Shruti Pandey
Seasoned Data Scientist with a Flair for Machine Learning Innovation and Strategic Business Impact
Data Scientist @ Nationwide
Hi! I am Shruti Pandey
My 5 years of professional experience in data has enabled me to design impactful business solutions at Nationwide Insurance, consult Fortune 500 companies, and improve community outcomes in tribal districts in India.
In my current role at Nationwide, I am leveraging data analysis and predictive modeling to optimize business performance and drive financial success, while working closely with business partners. I am also supporting various initiatives that are exploring business use cases for Large Language Models (LLMs) and designing evaluation guidelines for Generative AI (Gen AI) foundation models.
In my next opportunity, I want to contribute my proficiency in quantitative analytics, predictive modeling, and Natural Language Processing (NLP) to drive business success. With a proven track record and a passion for applied mathematics and statistical modeling, I am ready to transform challenges into data-driven opportunities for growth.
Skills and Expertise
Python
5+ years of work experience in coding in Python and using mathematical, data manipulation, and visualisation libraries like Numpy, Pandas, Matplotlib, Seaborn, Scipy, etc.
R
5+ years of work experience in coding in R and using mathematical, data manipulation, and visualisation libraries like Dplyr, Tidyr, Ggplot, Shiny for interactive dashboards, etc.
Databases
5+ years of work experience in database management, performance tuning and query optimization with SQL and NoSQL databases, database administration for MySQL and PostgreSQL, MongoDB, etc.
Visualization
5+ years of work experience in visualization tools for business analytics like Power BI, Tableau, Dash, Streamlit in Python for interactive dashboards, complemented by dynamic web visualizations crafted with D3.js
Machine Learning
5+ years of work experience in utilizing Python’s scikit-learn for regression, classification, and clustering tasks, ensemble methods, support vector machines, and decision trees, as well as experience with R for statistical analysis and predictive modeling
Deep Learning
3+ years of experience in using PyTorch for building Recurrent Neural Networks (RNNs) for advanced Natural Language Processing (NLP) applications and TensorFlow for crafting sophisticated models like Convolutional Neural Networks (CNNs) for computer vision tasks
Generative AI (LLMs)
1 year of experience with large language models OpenAI’s GPT-3, BERT, Lllama in NLP tasks.
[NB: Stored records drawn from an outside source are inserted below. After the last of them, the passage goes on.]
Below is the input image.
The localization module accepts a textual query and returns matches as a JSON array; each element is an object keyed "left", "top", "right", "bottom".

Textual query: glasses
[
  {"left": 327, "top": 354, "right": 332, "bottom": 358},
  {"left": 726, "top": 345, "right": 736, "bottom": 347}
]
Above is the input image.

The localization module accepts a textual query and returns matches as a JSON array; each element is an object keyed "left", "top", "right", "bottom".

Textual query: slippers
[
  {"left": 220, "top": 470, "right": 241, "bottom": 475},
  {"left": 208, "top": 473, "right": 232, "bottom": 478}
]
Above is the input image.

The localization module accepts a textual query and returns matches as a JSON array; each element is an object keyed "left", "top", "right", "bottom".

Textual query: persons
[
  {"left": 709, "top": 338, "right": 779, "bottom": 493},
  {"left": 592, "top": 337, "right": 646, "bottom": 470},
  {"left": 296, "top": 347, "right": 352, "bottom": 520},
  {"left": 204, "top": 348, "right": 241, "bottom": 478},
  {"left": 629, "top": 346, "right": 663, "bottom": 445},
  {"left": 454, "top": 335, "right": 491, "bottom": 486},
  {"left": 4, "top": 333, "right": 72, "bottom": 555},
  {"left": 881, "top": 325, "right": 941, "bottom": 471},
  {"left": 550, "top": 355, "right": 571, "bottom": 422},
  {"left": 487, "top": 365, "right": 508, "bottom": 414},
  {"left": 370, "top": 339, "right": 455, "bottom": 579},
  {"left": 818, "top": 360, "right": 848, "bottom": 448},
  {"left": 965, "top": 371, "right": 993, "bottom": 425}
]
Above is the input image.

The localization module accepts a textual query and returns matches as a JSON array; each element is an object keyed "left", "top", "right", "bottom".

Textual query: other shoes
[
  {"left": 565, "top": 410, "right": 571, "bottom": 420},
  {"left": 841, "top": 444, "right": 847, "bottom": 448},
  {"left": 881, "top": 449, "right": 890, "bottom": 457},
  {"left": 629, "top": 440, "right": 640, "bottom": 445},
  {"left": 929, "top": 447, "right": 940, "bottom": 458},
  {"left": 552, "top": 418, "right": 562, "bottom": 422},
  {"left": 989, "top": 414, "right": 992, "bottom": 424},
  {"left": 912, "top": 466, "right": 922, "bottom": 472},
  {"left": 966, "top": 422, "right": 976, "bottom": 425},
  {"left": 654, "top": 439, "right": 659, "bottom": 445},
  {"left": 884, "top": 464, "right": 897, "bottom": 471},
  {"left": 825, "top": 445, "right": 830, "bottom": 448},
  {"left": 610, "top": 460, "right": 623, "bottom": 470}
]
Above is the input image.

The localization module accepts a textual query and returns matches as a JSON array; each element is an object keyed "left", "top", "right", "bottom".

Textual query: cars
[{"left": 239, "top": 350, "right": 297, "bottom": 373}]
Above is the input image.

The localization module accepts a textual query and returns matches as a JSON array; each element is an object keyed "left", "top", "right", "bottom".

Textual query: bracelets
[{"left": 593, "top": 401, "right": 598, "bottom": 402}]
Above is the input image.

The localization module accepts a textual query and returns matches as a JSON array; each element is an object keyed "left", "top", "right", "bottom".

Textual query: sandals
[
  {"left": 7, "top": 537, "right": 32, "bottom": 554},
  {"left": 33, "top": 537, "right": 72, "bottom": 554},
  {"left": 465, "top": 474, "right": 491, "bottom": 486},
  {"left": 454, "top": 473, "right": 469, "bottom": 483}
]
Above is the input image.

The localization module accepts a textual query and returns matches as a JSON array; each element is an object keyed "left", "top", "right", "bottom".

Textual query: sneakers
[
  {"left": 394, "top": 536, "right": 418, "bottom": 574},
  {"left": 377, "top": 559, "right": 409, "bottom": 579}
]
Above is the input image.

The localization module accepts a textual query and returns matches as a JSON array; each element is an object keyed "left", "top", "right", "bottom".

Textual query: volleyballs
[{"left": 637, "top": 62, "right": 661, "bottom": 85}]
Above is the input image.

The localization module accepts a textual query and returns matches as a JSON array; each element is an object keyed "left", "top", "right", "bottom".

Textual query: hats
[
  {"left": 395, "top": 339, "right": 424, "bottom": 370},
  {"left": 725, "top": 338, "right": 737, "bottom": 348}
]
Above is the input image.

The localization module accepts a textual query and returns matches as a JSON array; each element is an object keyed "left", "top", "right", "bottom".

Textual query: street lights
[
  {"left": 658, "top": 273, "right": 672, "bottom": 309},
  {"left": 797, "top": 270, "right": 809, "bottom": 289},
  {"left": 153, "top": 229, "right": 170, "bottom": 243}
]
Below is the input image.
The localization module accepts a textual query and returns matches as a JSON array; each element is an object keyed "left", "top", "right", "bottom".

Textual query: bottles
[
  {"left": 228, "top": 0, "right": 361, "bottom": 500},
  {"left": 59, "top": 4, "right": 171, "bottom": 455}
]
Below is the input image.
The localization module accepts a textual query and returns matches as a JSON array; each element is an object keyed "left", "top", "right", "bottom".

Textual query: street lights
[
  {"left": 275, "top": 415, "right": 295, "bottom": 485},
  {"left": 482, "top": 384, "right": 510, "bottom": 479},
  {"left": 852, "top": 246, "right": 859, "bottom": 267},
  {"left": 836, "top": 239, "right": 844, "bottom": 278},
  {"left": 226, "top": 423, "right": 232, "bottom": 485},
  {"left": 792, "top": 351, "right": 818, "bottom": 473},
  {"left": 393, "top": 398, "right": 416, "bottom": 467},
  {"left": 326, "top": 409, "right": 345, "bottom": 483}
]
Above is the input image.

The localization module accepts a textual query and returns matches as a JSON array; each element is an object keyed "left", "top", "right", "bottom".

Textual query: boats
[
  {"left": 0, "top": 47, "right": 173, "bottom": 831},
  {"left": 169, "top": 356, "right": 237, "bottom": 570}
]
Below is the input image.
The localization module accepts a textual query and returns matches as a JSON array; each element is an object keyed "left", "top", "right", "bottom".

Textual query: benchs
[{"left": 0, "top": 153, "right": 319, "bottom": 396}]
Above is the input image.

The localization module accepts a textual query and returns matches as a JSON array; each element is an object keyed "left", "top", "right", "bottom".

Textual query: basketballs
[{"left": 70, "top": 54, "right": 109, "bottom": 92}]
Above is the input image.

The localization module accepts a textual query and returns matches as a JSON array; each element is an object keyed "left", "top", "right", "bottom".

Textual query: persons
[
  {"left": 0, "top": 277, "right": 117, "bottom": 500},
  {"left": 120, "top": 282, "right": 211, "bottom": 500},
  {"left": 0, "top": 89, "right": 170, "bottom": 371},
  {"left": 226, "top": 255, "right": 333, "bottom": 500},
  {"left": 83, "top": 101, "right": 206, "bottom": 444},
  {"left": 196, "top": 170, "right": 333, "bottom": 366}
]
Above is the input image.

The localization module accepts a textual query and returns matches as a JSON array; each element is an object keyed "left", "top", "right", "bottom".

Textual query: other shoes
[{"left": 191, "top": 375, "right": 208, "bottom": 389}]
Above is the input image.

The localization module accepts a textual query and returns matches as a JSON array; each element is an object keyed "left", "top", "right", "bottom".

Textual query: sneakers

Currently reviewing evaluation frameworks like RAGAS, HELM, Llama Index, etc., governance guidelines and Model Cards at Nationwide for ethical and resposnible use of Generative AI models
Advanced Mathematics
Took Graduate level courses at Duke University in Multivariate Calculus, Linear Algebra and Matrix Analysis, Probability Theory and Stochastic Processes, Statistical Inference and Hypothesis Testing, Optimization Techniques, Game Theory and Decision Models
Business Acumen
Demonstrated ability to comprehend and align with organizational objectives, utilizing data analytics to inform strategic decision-making and drive impactful business outcomes that resonate with stakeholders’ visions and market demands.
Collaboration & teamwork
Proven track record of successful partnerships with cross-functional teams and stakeholders, where I’ve consistently facilitated data-driven solutions and fostered synergistic environments to achieve collective goals
Responsbile AI
Committed to responsible AI practices, focusing on the development of systems that prioritize user needs, fairness, and transparency, thereby ensuring that AI technologies serve to enhance human decision-making and well-being.
Selective Projects
Hand-picked projects to showcase my skills and expertise in Data Analysis, Data Visualization, Machine Learning, Deep Learning, and Natural Language Processing
Authorship Identification Using Bidirectional LSTM [Github]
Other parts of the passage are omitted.